I do not have a lot of hope for (1) without dramatic changes in public opinion and human society. I've phrased (2) provocatively, but the essence is that we would lose control. (Fictional examples are dangerous, but this category would include the Culture, CelestAI or arguably the Matrix.) Pets might be beloved or they might be abused, but they rarely get asked to participate in human decisions. And sometimes pets get spayed or euthanized based on logic they don't understand. They might even be happier than wild animals, but they're not in control of their own fate.

Even if we could control AI indefinitely (and I don't think we can), there is literally no human organization or institution I would trust with that power. Not governments, not committees, and certainly not a democratic vote.

So if we must regrettably build AI, and lose all control over the future, then I do think it matters that the AI has a decent moral and philosophical system. What kind of entity would you trust with vast, unaccountable, inescapable power? If we're likely to wind up as pets of our own creations, then we should definitely try to create kind, ethical and what you call "unfussy" pet owners, and ones that respect real consent.

Or to use a human analogy, try to raise the sort of children you'd want to pick your nursing home. So I do think the philosophical and moral questions matter even if humans lose control.

comment by Wei Dai (Wei_Dai) · 2024-03-07T16:09:52.141Z · LW(p) · GW(p)

Thanks for collecting works/discussions in this area and offering your own takes. It's great to see more interest on how to improve AI safety besides keeping human control, and I hope the recent trend continues.

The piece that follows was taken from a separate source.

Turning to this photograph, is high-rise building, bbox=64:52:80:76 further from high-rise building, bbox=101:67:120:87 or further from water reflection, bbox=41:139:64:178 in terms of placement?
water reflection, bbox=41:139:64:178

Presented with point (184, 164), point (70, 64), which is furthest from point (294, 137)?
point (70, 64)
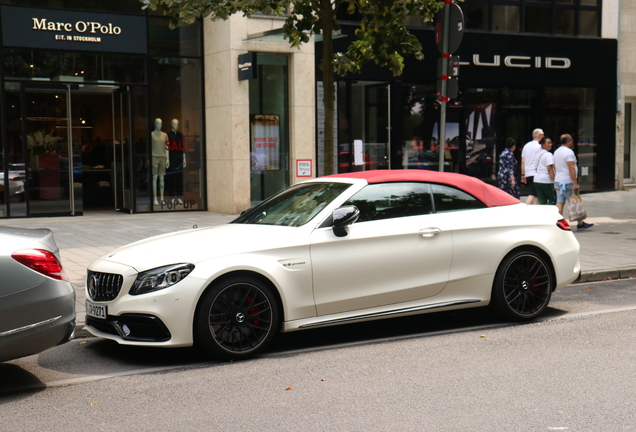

You have several links to Will MacAskill talking about working in this area, but didn't link to the specific comment/shortform [EA(p) · GW(p)], only his overall "quick takes" page.

The important takeaway is that future AI-powered humans might set themselves up for cooperation failure by learning too much too quickly. This would be particularly tragic if it resulted in acausal conflict.

There's too little in this section for me to understand how you arrived at this conclusion/concern. It might benefit from a bit more content or references. (Other sections may also benefit from this, but I'm already more familiar with those topics and so may not have noticed.)

comment by Caspar Oesterheld (Caspar42) · 2024-03-03T18:39:26.241Z · LW(p) · GW(p)

In short, the idea is that there might be a few broad types of “personalities” that AIs tend to fall into depending on their training. These personalities are attractors.

I'd be interested in why one might think this to be true. (I only did a very superficial ctrl+f on Lukas' post -- sorry if that post addresses this question.) I'd think that there are lots of dimensions of variation and that within these, AIs could assume a continuous range of values. (If AI training mostly works by training to imitate human data, then one might imagine that (assuming inner alignment) they'd mostly fall within the range of human variation. But I assume that's not what you mean.)

comment by Kajus · 2024-03-04T12:10:43.718Z · LW(p) · GW(p)

Interesting! Reading this makes me think that there is some kind of tension between “paperclip maximizer” view on AI. Some interventions or risks you mentioned assume that AI will get its attitude from the training data, while the “paperclip maximizer” is an AI with just a goal and with whatever beliefs it will help it to achieve it. I guess the assumptions is that the AI will be much more human in some way.